> Problems and tasks
1: In the fall immunity article, what five pillars does overall immunity stand on?
2: Please output the part of the fall immunity article starting with "Lack of sleep" and going on through "healthy this fall!", copied exactly.

By Jennifer Mykolenko
Fall brings to us a lot of things we love: pumpkin pie, Halloween, Thanksgiving family dinner and lots of vibrant colors. Fall also makes us face yet again the season on cold and flu. However, there is a trick to maximize joyful moments and opportunities to build memories while minimizing potential health downfalls –building up your immune system ahead of time. The overall immunity stands on five main pillars: nutrition, supplementation, hydration, exercise and sleep.
A healthy diet is the base for one’s strong immune system. Sufficient amount of proteins, carbohydrates, vitamins and nutrients can help build appropriate defense for viral infections. There are also few immune-boosting foods that will help avoid or fight flu this season. Load up your meals with onion, garlic and shitake mushrooms for antiseptic compounds, citrus fruits to increase Vitamin C and ginger to clear out your nose and ease up cough.
To improve the effectiveness of your immune-boosting diet during fall, it might be a good idea to add supplements. Taking a multivitamins daily will help you stay healthy and energetic. When choosing a multivitamin, make sure it contains a minimum of 1,000mg of Vitamin C, 50mg of Zink and 25mg of Vitamin D and full range of Vitamin B complex. Taking 1,000mg of Echinacea daily would also be very beneficial as it is a powerful immune-booster.
Proper hydration improves work of all systems within a body and immune system is not an exception. Water helps to flush out toxins and other “waste” through urination and it also carries oxygen to organs and muscles. Water also promotes hygiene of mucous membranes, eyes and assists in food digestion.
Exercising in addition to all of its well-known positive effects on human body has an added benefit of helping to prevent and fight off cold and flu in early stages. Regular fitness helps to flush out toxins and bacteria through sweat and also decreases stress levels which are known to weaken immune system. During the exercise blood circulates faster allowing white blood cells move around faster to discover and fight sources of infection.
Lack of sleep puts your body in a stress-mode and creates interruptions for immune system functions. According to the first stress-related immune depression studies from 1998, regular sleep deprivation increases vulnerability to common cold and flu. Also a new research by Sleep to Live Institute shows that a regular pattern of sleeping less than six hours a day may increase risk of heart stroke, diabetes and bone damage. Overall the need for sleep is genetically predetermined and everyone needs to find their happy medium (eight hour plus or minus).
Eat right, supplement correctly, hydrate sufficiently, exercise regularly and sleep well to stay happy and healthy this fall!

[Data records]
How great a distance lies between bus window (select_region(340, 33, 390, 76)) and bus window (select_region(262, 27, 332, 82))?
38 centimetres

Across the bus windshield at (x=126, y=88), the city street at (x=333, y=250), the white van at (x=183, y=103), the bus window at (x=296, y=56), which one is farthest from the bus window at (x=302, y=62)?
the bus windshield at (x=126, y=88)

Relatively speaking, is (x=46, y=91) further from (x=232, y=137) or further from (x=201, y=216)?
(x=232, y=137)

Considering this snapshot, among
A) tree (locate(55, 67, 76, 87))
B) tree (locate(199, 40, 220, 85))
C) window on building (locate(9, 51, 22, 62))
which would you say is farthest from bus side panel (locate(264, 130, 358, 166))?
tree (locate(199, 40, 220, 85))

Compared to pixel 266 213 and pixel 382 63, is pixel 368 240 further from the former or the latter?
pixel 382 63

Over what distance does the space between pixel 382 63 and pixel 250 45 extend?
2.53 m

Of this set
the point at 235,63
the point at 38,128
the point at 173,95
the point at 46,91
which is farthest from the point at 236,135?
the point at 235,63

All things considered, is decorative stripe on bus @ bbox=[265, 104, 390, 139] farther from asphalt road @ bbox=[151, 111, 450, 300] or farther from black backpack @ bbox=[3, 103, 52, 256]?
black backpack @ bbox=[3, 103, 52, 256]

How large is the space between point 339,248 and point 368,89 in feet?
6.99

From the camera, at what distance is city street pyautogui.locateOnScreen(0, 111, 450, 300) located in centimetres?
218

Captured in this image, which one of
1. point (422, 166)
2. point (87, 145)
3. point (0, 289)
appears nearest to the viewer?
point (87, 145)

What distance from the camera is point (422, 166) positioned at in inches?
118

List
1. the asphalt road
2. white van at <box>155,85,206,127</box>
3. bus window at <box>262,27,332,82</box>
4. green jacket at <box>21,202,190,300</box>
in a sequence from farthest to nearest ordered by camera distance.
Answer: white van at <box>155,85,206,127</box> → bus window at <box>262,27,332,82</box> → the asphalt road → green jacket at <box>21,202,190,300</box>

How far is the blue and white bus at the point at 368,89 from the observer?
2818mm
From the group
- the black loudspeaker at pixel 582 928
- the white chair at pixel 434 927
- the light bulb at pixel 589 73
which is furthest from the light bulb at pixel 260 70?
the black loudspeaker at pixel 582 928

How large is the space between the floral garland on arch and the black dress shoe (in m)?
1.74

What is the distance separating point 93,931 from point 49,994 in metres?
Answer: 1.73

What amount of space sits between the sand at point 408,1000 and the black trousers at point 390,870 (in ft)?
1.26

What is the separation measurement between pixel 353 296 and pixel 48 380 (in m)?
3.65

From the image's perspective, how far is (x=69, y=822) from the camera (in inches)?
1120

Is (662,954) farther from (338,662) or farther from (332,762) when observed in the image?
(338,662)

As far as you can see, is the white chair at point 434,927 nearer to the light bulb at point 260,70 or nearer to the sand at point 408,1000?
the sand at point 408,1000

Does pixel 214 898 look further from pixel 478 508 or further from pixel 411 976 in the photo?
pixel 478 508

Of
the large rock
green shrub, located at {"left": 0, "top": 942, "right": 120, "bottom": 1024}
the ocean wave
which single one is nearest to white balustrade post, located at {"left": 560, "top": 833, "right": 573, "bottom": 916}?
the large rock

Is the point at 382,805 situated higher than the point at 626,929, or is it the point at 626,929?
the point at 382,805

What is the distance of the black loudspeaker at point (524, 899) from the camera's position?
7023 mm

> Outputs for the tasks
1: Nutrition, supplementation, hydration, exercise and sleep.

2:
Lack of sleep puts your body in a stress-mode and creates interruptions for immune system functions. According to the first stress-related immune depression studies from 1998, regular sleep deprivation increases vulnerability to common cold and flu. Also a new research by Sleep to Live Institute shows that a regular pattern of sleeping less than six hours a day may increase risk of heart stroke, diabetes and bone damage. Overall the need for sleep is genetically predetermined and everyone needs to find their happy medium (eight hour plus or minus).
Eat right, supplement correctly, hydrate sufficiently, exercise regularly and sleep well to stay happy and healthy this fall!